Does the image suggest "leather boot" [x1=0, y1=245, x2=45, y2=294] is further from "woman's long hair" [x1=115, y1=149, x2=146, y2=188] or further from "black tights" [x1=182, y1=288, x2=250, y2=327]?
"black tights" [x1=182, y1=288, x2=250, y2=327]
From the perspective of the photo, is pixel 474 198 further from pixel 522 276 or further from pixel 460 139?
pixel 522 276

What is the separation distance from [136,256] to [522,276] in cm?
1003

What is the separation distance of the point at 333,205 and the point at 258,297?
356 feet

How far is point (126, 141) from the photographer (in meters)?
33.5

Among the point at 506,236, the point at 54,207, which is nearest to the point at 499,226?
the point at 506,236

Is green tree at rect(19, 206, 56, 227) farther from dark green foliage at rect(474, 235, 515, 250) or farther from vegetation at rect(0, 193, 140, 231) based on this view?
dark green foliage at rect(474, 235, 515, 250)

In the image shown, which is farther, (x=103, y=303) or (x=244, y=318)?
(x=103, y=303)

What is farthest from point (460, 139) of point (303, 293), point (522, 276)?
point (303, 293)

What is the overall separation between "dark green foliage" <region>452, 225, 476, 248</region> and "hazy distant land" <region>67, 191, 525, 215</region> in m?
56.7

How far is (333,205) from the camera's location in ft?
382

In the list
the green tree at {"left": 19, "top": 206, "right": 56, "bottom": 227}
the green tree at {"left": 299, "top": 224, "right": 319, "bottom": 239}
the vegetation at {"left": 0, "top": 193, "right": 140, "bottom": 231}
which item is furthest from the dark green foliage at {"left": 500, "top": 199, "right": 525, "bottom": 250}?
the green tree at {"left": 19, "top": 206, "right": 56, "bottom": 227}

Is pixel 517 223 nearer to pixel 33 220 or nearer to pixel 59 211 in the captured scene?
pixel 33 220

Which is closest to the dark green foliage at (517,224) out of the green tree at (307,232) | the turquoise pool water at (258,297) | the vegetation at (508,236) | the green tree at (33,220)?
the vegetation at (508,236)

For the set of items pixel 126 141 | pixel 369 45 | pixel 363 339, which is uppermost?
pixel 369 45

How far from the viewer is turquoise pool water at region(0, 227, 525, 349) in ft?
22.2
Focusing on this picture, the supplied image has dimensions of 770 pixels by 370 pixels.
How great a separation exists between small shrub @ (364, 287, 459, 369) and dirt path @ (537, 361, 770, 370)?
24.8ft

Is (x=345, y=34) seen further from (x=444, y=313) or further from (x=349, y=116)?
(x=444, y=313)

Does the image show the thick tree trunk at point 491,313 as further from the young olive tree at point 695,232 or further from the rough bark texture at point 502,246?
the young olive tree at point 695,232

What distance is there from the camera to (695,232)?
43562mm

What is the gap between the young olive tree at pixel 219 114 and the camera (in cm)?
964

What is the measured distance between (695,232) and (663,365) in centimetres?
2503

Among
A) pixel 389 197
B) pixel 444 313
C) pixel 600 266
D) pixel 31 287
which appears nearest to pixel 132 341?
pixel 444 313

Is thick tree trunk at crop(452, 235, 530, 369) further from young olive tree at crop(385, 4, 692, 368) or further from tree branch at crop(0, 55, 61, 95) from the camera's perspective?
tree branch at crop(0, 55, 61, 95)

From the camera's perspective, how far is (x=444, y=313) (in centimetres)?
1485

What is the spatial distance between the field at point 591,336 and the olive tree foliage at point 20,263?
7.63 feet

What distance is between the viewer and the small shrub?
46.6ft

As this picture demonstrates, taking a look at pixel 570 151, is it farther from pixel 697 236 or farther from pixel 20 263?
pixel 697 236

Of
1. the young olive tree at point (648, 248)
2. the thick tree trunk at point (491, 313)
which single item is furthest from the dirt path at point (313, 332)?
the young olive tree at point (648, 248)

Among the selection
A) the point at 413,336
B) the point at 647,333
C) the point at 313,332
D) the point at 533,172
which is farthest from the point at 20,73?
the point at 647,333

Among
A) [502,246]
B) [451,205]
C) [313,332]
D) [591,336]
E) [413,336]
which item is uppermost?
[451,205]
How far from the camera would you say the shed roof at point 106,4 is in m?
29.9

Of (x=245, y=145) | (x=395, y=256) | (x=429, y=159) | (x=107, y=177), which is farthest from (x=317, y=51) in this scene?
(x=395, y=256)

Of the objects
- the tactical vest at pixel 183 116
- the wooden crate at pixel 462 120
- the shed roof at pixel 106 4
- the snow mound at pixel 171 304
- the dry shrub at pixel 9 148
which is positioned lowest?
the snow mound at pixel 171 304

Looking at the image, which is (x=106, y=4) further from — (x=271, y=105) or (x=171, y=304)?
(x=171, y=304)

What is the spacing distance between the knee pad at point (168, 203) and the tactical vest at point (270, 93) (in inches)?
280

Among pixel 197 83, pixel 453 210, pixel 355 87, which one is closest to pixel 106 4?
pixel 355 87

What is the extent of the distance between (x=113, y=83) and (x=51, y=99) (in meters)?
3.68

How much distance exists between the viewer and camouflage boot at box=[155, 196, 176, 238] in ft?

========

GIVEN EXERCISE –
Please update the rows above so that "tactical vest" becomes "utility vest" wherever it appears, leaving everything else unchanged.

SOLUTION FOR THIS EXERCISE –
Does the image suggest "leather boot" [x1=0, y1=245, x2=45, y2=294] is further from "woman's long hair" [x1=115, y1=149, x2=146, y2=188] or further from "black tights" [x1=182, y1=288, x2=250, y2=327]?
"black tights" [x1=182, y1=288, x2=250, y2=327]
From the perspective of the photo, is pixel 474 198 further from pixel 522 276 or further from pixel 460 139?
pixel 522 276

What is the separation distance from [136,256] to [522,276] in cm?
1003

What is the separation distance of the point at 333,205 and the point at 258,297?
356 feet

How far is point (126, 141) from the photographer (in meters)?
33.5

Among the point at 506,236, the point at 54,207, which is nearest to the point at 499,226?
the point at 506,236

Is green tree at rect(19, 206, 56, 227) farther from dark green foliage at rect(474, 235, 515, 250) or farther from vegetation at rect(0, 193, 140, 231) based on this view?
dark green foliage at rect(474, 235, 515, 250)

In the image shown, which is farther, (x=103, y=303) or (x=244, y=318)?
(x=103, y=303)

What is farthest from point (460, 139) of point (303, 293), point (522, 276)?
point (303, 293)

What is the overall separation between "dark green foliage" <region>452, 225, 476, 248</region> and "hazy distant land" <region>67, 191, 525, 215</region> in m?
56.7

How far is (333,205) from the camera's location in ft?
382

In the list
the green tree at {"left": 19, "top": 206, "right": 56, "bottom": 227}
the green tree at {"left": 299, "top": 224, "right": 319, "bottom": 239}
the vegetation at {"left": 0, "top": 193, "right": 140, "bottom": 231}
which item is furthest from the dark green foliage at {"left": 500, "top": 199, "right": 525, "bottom": 250}?
the green tree at {"left": 19, "top": 206, "right": 56, "bottom": 227}

Is pixel 517 223 nearer to pixel 33 220 or nearer to pixel 59 211 in the captured scene?
pixel 33 220

Which is closest to the dark green foliage at (517,224) out of the green tree at (307,232) | the turquoise pool water at (258,297) | the vegetation at (508,236) | the green tree at (33,220)?
the vegetation at (508,236)

For the set of items pixel 126 141 | pixel 369 45 | pixel 363 339, which is uppermost?
pixel 369 45

How far from the viewer is turquoise pool water at region(0, 227, 525, 349) in ft?
22.2
Focusing on this picture, the supplied image has dimensions of 770 pixels by 370 pixels.
How great a separation exists between small shrub @ (364, 287, 459, 369) and dirt path @ (537, 361, 770, 370)?
24.8ft

Is (x=345, y=34) seen further from (x=444, y=313) or further from (x=349, y=116)?
(x=444, y=313)

Does the image show the thick tree trunk at point 491,313 as further from the young olive tree at point 695,232 or further from the rough bark texture at point 502,246?
the young olive tree at point 695,232

What distance is there from the camera to (695,232)?
43562mm

What is the gap between the young olive tree at pixel 219 114 and the camera (in cm)?
964

What is the measured distance between (695,232) and (663,365) in centimetres?
2503

Among
A) pixel 389 197
B) pixel 444 313
C) pixel 600 266
D) pixel 31 287
which appears nearest to pixel 132 341?
pixel 444 313

Is thick tree trunk at crop(452, 235, 530, 369) further from young olive tree at crop(385, 4, 692, 368) or further from tree branch at crop(0, 55, 61, 95) from the camera's perspective?
tree branch at crop(0, 55, 61, 95)

From the camera's perspective, how far is (x=444, y=313) (in centimetres)?
1485

What is the spatial distance between the field at point 591,336 and the olive tree foliage at point 20,263?
7.63 feet

What distance is between the viewer and the small shrub?
46.6ft

As this picture demonstrates, taking a look at pixel 570 151, is it farther from pixel 697 236 or farther from pixel 20 263?
pixel 697 236

Of
1. the young olive tree at point (648, 248)
2. the thick tree trunk at point (491, 313)
which single item is furthest from the dirt path at point (313, 332)?
the young olive tree at point (648, 248)

Among the selection
A) the point at 413,336
B) the point at 647,333
C) the point at 313,332
D) the point at 533,172
which is farthest from the point at 20,73?
the point at 647,333

Among
A) [502,246]
B) [451,205]
C) [313,332]
D) [591,336]
E) [413,336]
which item is uppermost?
[451,205]
How far from the camera would you say the shed roof at point 106,4 is in m?
29.9

Of (x=245, y=145) | (x=395, y=256) | (x=429, y=159) | (x=107, y=177), which is farthest from (x=317, y=51) in this scene?
(x=395, y=256)

Of the objects
- the utility vest at pixel 183 116
- the wooden crate at pixel 462 120
- the shed roof at pixel 106 4
- the snow mound at pixel 171 304
- the dry shrub at pixel 9 148
which is positioned lowest?
the snow mound at pixel 171 304

Looking at the image, which is (x=106, y=4) further from — (x=271, y=105) or (x=171, y=304)?
(x=171, y=304)

What is the spacing distance between the knee pad at point (168, 203) and the utility vest at point (270, 93) (in inches)?
280

Among pixel 197 83, pixel 453 210, pixel 355 87, which one is closest to pixel 106 4?
pixel 355 87

What is the extent of the distance between (x=113, y=83) and (x=51, y=99) (in meters)?
3.68

How much distance exists between the viewer and camouflage boot at box=[155, 196, 176, 238] in ft?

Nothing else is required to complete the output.